Federico Ranero, director general de Uber en México, anunció la mañana de este martes en Cancún que la empresa ingresó ya al Instituto de Movilidad de Quintana Roo su solicitud de permiso para regresar a operar al Caribe mexicano.

Esto implica que en cuanto culminen los trámites de registro como plataforma digital de transporte ante el gobierno del estado, reanudarían operaciones los cerca de 2,000 socios que suspendieron sus servicios durante más de un año mientras se elaboró la nueva Ley de Movilidad del estado de Quintana Roo, contra la cual se ampararon y ganaron la suspensión definitiva.

Dicha suspensión otorgada por un juez federal los exenta de ser regulados bajo un modelo de concesión pública como lo exige la Ley de Movilidad, manteniéndose su carácter de servicio privado entre particulares.

Por su parte, Saúl Crespo, gerente de Comunicación en Uber México, dijo que reconocen la decisión de las autoridades federales, quienes antepusieron los intereses de la mayoría y la innovación”.

Ambos directivos adelantaron que con el regreso de Uber se espera impactar el desarrollo turístico de Cancún, considerando que alrededor de 60% de los usuarios que Uber movió en la ciudad eran turistas.

También dará mayores oportunidades de autoempleo, pues antes de la pausa Uber era una fuente de ganancias adicional para más de 5,000 familias, ser considerados como permite que Ley de Movilidad del estado para que los servicios que se prestan a través de su plataforma digital se consideren de carácter privado y no se regulen bajo un modelo de concesión pública como lo exigía dicha normatividad.

Antecedente del amparo

En mayo de 2018, el Congreso de Quintana Roo aprobó la nueva ley de Movilidad del Estado, la cual entró en vigor tres meses después, con la obligación de que las plataformas digitales de transporte tuviesen que tramitar una concesión otorgada por el nuevo Instituto del Movilidad y Transporte.

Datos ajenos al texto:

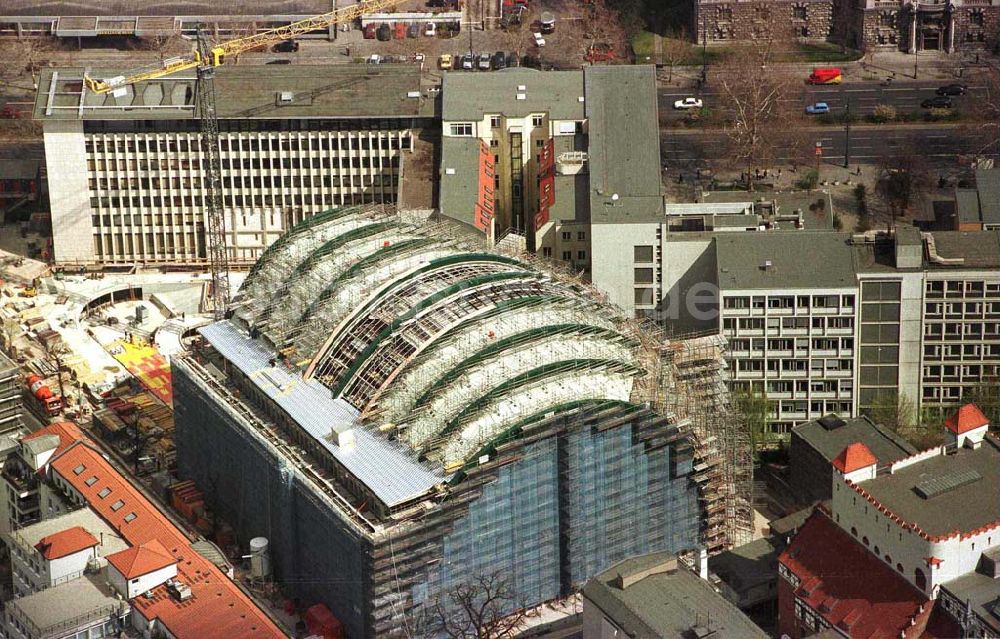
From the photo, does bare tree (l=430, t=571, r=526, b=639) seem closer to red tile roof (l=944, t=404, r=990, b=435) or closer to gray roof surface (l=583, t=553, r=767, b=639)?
gray roof surface (l=583, t=553, r=767, b=639)

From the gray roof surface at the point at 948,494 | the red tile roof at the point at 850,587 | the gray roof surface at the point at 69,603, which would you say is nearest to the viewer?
the red tile roof at the point at 850,587

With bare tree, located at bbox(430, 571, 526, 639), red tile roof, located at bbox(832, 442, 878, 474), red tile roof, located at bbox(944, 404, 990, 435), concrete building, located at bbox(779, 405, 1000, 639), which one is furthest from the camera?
red tile roof, located at bbox(944, 404, 990, 435)

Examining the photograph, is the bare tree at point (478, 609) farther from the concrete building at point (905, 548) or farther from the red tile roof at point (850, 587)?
the red tile roof at point (850, 587)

Dicha obligación se basaba en la redacción del artículo 3 de la Ley de Movilidad del estado de Quintana Roo, la cual establece que “todo vehículo de Servicio Público o Privado de Transporte, que utilicen las vías y carreteras del Estado y perciban remuneración económica por prestar dicho servicio, deberán contar con la concesión, permiso o autorización del Instituto de Movilidad de Quintana Roo, mediante el documento que al efecto otorgue el titular de éste, conforme a las disposiciones de esta Ley y su Reglamento.

“Asimismo, la prestación del servicio público de transporte contratado a través de plataformas tecnológicas o digitales requerirá contar con la concesión del Instituto, mediante el documento que al efecto otorgue el titular de éste, únicamente conforme a la regulación prevista en el Capítulo Séptimo del Título Cuarto de esta Ley y su Reglamento”.

Se agregó además el artículo 149 a dicha la Ley de Movilidad, en el que se establece que “el servicio de transporte contratado a través de plataformas digitales sólo podrá ser prestado por quienes cuenten con un permiso expedido por el Instituto de Movilidad de Quintana Roo”.

En el artículo 150 se añade que “el Instituto tendrá la facultad de otorgar las autorizaciones a las personas morales que medien o promuevan la contratación del servicio de transporte entre particulares y permisionarios a través de plataformas digitales, conforme a lo dispuesto por la presente ley y su reglamento”.

La nueva normativa fue calificada por Uber como retrógrada y adelantaba que se irían a tribunales para que se respetase su condición de servicio privado y no público como lo define la normativa estatal. Finalmente, el pasado 5 de diciembre ganaron el amparo contra esas disposiciones de la ley, logrando la suspensión definitiva que los exenta de ser regulados bajo el esquema de concesiones públicas.